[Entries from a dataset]
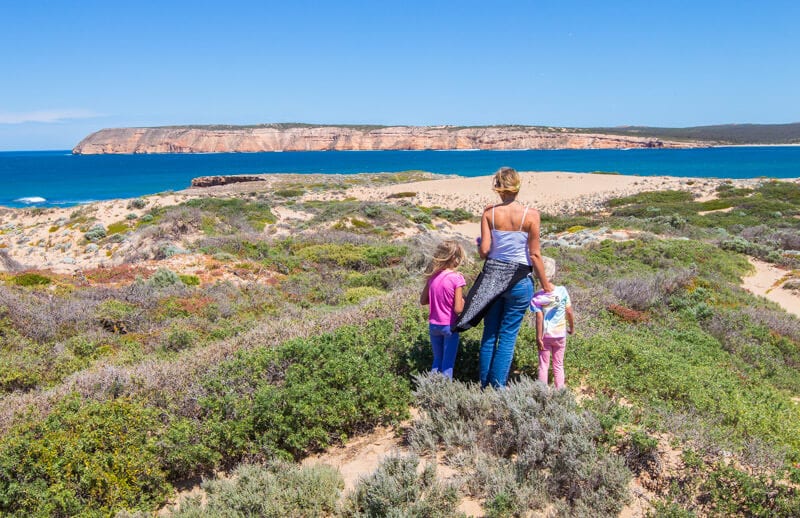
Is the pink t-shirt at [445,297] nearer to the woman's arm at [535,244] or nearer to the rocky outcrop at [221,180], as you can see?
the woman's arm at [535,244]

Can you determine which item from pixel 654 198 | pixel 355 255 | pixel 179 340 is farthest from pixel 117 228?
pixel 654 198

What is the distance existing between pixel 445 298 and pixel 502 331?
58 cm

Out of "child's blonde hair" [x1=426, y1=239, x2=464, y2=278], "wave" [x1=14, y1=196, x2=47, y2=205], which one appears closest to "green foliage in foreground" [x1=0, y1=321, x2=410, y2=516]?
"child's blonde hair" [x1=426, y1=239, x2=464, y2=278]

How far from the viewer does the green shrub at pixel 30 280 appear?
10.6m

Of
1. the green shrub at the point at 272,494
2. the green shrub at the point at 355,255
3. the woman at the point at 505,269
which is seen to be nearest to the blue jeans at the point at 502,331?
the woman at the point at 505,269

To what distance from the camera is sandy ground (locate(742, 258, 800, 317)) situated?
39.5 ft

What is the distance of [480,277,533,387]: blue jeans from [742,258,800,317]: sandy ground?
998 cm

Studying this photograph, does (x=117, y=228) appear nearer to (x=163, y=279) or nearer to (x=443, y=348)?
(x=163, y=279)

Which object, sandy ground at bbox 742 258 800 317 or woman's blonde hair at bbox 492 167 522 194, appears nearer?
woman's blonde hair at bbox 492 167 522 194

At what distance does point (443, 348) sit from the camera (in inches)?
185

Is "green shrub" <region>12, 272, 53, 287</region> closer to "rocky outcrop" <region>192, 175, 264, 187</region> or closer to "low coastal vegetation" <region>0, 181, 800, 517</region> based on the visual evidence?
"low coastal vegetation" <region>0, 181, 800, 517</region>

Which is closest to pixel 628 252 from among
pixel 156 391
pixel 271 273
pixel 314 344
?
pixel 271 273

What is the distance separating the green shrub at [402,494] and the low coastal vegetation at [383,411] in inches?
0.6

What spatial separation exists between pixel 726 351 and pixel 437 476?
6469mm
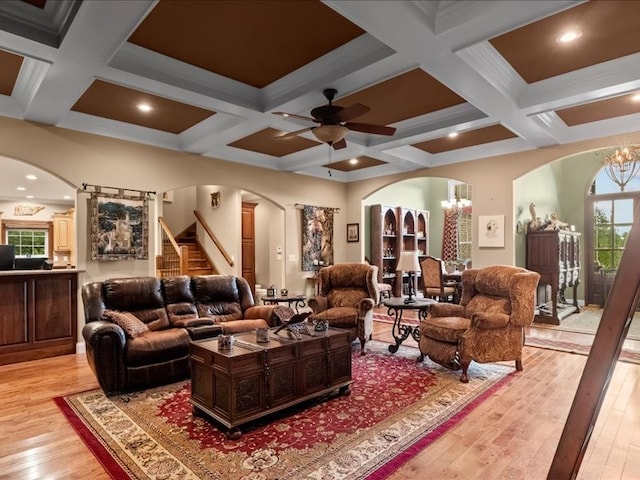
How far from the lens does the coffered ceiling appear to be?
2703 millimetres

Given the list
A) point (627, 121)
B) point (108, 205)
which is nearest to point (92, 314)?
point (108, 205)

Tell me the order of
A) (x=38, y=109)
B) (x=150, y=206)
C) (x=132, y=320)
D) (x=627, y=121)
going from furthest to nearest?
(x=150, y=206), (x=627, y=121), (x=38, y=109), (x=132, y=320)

# PROBLEM REQUIREMENTS
Express the material as a Markdown table with columns Row and Line, starting at the line containing "Tell me the order of" and ending at the last line of the material. Give each non-blank line its own row, numbered in order.

# RESULT
| Row | Line |
|---|---|
| 1 | Tell me the order of |
| 2 | A) (x=38, y=109) |
| 3 | B) (x=150, y=206) |
| 4 | C) (x=132, y=320) |
| 5 | D) (x=627, y=121) |
| 6 | going from furthest to nearest? |
| 7 | (x=150, y=206), (x=627, y=121), (x=38, y=109), (x=132, y=320) |